While the combination of big data and online public opinion has just started, AnupChakraborty and Sueli Dey [3] (2012) have analyzed the big data in the public sector of the Indian government, which may have a huge impact on the model of Indian Public Sector Management. Wendy N. Whitman Cobb [4] (2015) has discussed a timely and broad issue.:Public opinion issues and the prosperity of “big data”. Lately, in China, Sun Wenbo and Yan Wujie in the “Government Supervision Research on Internet Public Opinion Governance from the Perspective of Big Data” pointed out:The government can realize the government’s macro-control of public opinion by establishing an online public opinion big data supervision system. Wang Ying, Gong Huaping [6] (2017) have used big data crawler tools and text analysis techniques to analyze the sentiment trend and sentiment dimension state during the peak period of the public opinion event of “Nanchang University’s independent cleaning”, which researched and judged public opinion events in the network.

As an increasingly active social media platform in China, according to Sina’s financial report during the fourth quarter of 2018, Weibo has 462 million active users. The number of active users in Weibo has increased by more than 70 million for three consecutive years, the trend of the use of APP has continued to increase, for users’ enthusiasm for interaction is high [7]. These above conditions make Weibo one of the important platforms for the generation and dissemination of public opinion. Therefore, this article have used Weibo’s hot search data as the main data source for public opinion analysis in this article, and have used big data technologies, such as crawlers and statistical analysis methods, to collect and aggregate data on hot search data that occurred on the Weibo network. This article aims to effectively monitor public opinion by further grasping the cognition of Weibo users on hot topics during the epidemic, so as to provide an important reference for the government to make decisions.

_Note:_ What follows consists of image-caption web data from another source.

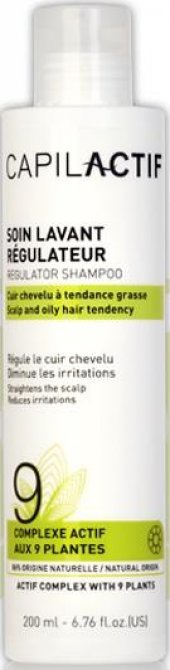 Capilactif Yeniden Dengeleyici Şampuan 200 Ml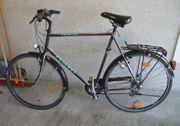 Herren-Fahrrad Peugeot Country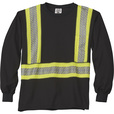 Gravel Gear Men's Class 1 Long Sleeve T-Shirt — Black/Lime, Large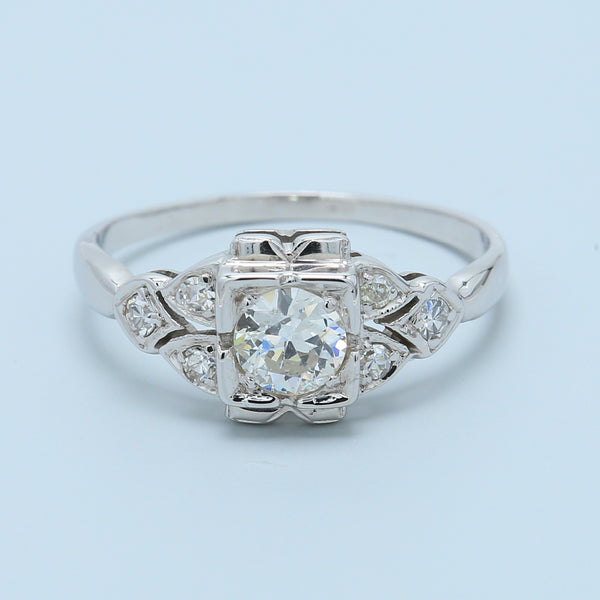 18k White Gold Antique Diamond Enagement Ring - 1477 Jewelers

1 The Characteristics of Network Public Opinion Under Social Emergencies

Zeng Runxi [2] believes that compared with other forms of public opinion, online public opinion has its own characteristics such as complex contents, realistic interactions, and overall control labilities. Xu Xiaori believes that Internet public opinion has the characteristics of extensive sources and anonymity, the tendency of problem exposure and reality criticism, suddenness, group polarization, and the ability to form greater group pressure. Li Gang believes that Internet public opinion has the characteristics of suddenness, flood of information, amplification of harm, group polarization, and difficulty of control. According to the regulations of the State Council: public emergencies are “natural disasters, accidents, public health incidents, and social security incidents that occur suddenly, have caused or may cause serious social harm, and require emergency measures to deal with”. Based on the existing research results, the article can summarize the characteristics of network public opinion under social emergencies:

(1) Suddenness: social emergencies spread extremely fast, which can erupt in a short period of time so that people’s attention reaches its peak and can arouse strong social reactions;

(2) Dissemination: the rapid development of the Internet and social media promotes the dissemination of information to every class of society, such as the development of the COVID-19 epidemic, the invention of the COVID-19 vaccine, and other events related to vital self-interests;

(3) Extreme tendency: because the information that the public can view is not really original information, but information that has been edited twice by editors, which makes the public easy to be misled by the edited text. After viewing the edited information, whether it is positive information or negative information, it is easy to form a subjective emotional public opinion tendency;

(4) Polymeric: online public opinion is closely related to emergencies. Many emergencies, as long as they include factors such as social stability and people’s lives, can quickly arouse national enthusiasm, and may cause regional, local, and occasional issues to become public topics “onlookers” for the whole people. It requires the intervention of the central government.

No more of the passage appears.